Spleen vented. I feel your pain.

Cheers
Chris

DrHicks 01-23-2012 12:05 PM

^^ The FHA "inspector" that inspected my son's home twice (he had to find some problems, in order to ensure that he had to come back and make sure everything was okay - for an additional $400) didn't notice a nearly 2 square foot HOLE in the roof - despite the fact that there was water damage directly under the hole. He did, however, notice that some paint was peeling on an unattached patio, and made them paint it. The guy was an idiot and/or a crook.

Fortunately, not all home inspectors are that crooked.

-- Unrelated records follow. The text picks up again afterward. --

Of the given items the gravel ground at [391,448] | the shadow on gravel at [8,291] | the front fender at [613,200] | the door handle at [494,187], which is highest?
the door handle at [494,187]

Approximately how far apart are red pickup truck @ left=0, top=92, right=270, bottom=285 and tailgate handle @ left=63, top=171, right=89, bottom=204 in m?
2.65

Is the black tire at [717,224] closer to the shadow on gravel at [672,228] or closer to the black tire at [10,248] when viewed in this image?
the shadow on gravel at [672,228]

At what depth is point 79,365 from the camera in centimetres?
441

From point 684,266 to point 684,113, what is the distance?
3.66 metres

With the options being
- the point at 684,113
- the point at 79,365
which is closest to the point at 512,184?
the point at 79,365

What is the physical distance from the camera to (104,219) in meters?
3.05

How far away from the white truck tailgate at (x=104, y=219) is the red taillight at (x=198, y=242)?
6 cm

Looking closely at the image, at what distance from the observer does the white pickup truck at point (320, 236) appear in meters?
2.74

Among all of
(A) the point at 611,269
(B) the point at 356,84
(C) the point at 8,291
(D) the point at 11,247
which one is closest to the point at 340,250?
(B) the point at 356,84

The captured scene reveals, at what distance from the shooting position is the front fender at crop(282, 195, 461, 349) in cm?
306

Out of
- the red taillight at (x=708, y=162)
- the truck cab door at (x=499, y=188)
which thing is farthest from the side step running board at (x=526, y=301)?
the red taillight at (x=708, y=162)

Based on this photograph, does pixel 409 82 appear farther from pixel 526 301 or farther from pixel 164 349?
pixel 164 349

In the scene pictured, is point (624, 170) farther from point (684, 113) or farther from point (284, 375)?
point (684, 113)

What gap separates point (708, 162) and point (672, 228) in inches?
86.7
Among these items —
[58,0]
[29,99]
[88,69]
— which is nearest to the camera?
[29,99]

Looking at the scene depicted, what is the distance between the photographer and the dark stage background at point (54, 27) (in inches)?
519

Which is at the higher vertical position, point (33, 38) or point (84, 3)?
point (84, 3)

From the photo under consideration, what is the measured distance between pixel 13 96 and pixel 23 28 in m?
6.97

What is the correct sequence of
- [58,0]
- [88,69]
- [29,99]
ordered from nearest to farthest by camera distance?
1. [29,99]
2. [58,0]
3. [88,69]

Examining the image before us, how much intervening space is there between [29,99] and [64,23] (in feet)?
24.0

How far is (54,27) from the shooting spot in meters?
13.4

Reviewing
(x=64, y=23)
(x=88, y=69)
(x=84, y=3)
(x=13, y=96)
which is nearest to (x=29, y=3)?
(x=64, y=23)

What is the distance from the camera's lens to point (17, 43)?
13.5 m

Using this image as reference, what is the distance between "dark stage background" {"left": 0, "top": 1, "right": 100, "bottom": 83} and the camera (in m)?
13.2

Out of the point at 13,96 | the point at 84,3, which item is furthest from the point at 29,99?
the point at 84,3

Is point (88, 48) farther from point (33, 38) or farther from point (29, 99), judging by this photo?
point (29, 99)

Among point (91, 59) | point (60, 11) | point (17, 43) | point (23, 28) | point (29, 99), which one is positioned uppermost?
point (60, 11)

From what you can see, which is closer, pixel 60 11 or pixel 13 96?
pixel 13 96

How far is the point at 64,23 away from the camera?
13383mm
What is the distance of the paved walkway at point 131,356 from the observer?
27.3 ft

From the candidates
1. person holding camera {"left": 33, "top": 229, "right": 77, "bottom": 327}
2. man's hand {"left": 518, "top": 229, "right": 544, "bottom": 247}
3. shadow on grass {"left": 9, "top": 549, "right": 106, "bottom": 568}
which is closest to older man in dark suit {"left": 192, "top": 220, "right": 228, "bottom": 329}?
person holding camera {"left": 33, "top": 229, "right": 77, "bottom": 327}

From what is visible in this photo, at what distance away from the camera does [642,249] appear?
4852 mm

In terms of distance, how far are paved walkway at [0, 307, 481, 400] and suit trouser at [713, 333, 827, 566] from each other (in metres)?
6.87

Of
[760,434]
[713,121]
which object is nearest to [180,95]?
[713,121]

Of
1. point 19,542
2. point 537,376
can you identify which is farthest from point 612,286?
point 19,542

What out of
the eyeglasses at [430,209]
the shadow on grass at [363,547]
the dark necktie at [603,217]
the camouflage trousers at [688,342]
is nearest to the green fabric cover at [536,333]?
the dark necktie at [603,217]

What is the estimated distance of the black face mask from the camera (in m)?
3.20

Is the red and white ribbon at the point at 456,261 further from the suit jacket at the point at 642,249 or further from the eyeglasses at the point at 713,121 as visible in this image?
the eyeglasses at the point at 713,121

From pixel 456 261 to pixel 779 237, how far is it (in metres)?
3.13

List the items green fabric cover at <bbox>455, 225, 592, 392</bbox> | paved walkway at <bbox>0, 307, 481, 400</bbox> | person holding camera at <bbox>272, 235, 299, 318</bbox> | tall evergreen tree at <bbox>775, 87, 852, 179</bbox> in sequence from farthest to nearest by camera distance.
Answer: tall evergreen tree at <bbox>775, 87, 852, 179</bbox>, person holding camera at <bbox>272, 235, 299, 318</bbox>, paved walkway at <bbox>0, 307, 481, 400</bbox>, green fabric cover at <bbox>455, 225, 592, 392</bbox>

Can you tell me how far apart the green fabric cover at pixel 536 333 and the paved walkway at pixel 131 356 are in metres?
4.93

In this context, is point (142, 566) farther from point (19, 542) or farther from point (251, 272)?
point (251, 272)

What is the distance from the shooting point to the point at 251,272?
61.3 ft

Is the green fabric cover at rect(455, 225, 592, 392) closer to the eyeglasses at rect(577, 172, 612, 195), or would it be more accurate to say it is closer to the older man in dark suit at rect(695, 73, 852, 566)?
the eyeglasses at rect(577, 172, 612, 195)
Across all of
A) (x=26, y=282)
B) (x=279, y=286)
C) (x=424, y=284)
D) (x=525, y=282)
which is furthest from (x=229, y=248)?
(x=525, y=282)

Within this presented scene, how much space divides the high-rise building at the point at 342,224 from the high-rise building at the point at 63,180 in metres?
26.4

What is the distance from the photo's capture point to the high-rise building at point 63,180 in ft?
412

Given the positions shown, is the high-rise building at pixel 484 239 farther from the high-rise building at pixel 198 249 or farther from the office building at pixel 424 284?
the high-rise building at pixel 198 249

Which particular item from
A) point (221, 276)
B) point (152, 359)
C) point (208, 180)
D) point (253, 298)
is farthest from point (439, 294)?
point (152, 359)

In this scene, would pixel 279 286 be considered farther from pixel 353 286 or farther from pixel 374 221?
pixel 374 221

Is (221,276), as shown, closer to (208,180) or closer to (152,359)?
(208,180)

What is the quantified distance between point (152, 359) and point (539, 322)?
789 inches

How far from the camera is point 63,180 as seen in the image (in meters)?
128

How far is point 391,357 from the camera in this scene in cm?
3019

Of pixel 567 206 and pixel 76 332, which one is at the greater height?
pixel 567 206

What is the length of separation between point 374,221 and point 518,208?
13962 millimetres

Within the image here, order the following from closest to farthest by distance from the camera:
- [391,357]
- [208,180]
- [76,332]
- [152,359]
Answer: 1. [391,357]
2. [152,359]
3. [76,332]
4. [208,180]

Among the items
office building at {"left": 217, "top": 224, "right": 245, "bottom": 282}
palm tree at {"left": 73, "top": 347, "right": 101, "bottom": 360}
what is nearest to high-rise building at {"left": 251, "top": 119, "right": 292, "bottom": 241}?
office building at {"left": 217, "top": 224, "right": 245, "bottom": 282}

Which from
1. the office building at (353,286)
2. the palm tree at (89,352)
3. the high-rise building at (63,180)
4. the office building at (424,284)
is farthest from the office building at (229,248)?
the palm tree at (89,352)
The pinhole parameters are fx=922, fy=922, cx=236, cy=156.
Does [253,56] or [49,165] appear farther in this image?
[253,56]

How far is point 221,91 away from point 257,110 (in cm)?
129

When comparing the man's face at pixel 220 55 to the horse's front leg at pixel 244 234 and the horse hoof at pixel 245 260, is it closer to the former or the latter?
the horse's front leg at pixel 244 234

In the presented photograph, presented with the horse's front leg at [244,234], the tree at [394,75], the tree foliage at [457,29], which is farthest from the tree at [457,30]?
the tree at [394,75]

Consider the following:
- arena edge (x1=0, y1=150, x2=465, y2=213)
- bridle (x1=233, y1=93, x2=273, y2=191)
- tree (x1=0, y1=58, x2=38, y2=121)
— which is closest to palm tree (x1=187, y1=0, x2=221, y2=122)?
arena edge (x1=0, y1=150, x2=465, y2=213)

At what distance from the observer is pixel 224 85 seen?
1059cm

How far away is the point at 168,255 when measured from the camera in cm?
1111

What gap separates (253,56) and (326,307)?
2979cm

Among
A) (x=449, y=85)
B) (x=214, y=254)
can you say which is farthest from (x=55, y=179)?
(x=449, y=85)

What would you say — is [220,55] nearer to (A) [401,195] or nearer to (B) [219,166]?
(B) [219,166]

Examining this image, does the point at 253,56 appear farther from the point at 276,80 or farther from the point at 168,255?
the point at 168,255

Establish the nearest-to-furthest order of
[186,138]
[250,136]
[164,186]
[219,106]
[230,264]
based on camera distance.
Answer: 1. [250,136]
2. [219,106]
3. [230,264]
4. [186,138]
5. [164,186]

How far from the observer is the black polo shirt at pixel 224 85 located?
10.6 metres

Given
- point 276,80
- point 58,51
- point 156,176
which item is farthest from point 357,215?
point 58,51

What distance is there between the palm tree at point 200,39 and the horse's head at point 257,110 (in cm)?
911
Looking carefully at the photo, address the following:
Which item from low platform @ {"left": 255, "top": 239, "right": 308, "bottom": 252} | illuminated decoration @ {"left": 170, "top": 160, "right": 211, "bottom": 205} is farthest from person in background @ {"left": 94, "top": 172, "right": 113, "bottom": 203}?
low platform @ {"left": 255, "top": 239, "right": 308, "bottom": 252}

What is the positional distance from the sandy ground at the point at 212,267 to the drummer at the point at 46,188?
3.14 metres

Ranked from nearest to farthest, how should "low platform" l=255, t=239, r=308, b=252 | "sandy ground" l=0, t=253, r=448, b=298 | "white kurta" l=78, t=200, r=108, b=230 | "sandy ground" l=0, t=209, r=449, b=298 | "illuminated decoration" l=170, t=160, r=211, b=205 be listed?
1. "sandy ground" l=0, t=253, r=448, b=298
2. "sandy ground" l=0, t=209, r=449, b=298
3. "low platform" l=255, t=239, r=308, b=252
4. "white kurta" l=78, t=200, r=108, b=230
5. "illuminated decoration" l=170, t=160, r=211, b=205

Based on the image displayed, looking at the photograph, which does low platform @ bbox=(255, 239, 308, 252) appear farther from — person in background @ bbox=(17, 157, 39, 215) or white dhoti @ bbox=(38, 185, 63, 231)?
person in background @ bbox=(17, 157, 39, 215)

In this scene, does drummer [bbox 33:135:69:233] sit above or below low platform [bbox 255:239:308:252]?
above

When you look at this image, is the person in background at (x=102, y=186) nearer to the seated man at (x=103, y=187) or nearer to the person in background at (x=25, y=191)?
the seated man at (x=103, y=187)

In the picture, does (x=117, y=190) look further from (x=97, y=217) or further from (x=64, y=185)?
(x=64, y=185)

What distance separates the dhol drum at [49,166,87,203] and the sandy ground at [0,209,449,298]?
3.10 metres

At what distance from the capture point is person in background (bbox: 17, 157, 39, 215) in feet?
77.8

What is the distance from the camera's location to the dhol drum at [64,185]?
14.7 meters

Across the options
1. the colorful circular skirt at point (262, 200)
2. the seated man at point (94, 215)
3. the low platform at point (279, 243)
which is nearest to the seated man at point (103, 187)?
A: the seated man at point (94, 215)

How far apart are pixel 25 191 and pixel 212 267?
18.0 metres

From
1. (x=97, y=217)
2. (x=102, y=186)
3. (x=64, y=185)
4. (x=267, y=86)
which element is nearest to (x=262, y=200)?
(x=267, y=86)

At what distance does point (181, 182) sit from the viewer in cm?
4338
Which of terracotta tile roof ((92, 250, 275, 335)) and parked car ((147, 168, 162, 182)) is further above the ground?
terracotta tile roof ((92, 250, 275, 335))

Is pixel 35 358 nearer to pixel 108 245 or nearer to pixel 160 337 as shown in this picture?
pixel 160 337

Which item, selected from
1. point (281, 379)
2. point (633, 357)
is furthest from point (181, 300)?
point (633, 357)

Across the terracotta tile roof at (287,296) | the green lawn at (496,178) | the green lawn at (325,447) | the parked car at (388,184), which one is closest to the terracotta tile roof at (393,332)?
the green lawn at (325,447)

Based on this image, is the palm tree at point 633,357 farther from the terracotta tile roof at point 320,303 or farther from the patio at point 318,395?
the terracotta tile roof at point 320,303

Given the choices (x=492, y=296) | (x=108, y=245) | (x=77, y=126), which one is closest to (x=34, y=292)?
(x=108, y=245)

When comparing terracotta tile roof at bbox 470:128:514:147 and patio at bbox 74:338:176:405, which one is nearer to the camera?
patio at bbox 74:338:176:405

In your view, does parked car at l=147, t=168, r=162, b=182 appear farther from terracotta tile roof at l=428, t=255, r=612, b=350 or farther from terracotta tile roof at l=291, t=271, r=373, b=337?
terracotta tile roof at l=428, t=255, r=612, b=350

gma2rjc 01-23-2012 12:19 PM

Quote:

Originally Posted by spiragui (Post 832092)
...... What p1$$ed me off about the whole thing is the whole 'we don't do the roof' attitude to home inspection. The roof is a substantial and critical component of the home, so for an inspection to say that because of the inherent hazards of getting on a roof we recommend getting an experienced roofer to look at it seems a bit of a cop-out. Why not get an electrician to double check the electrical outlets as electricity is inherently hazardous?.......

Cheers
Chris

Before committing to a 30-year house payment, you should be hiring an experienced licensed electrician to do an inspection. Also a professional roofer, licensed plumber, HVAC guy, etc. IMO it's worth the extra money.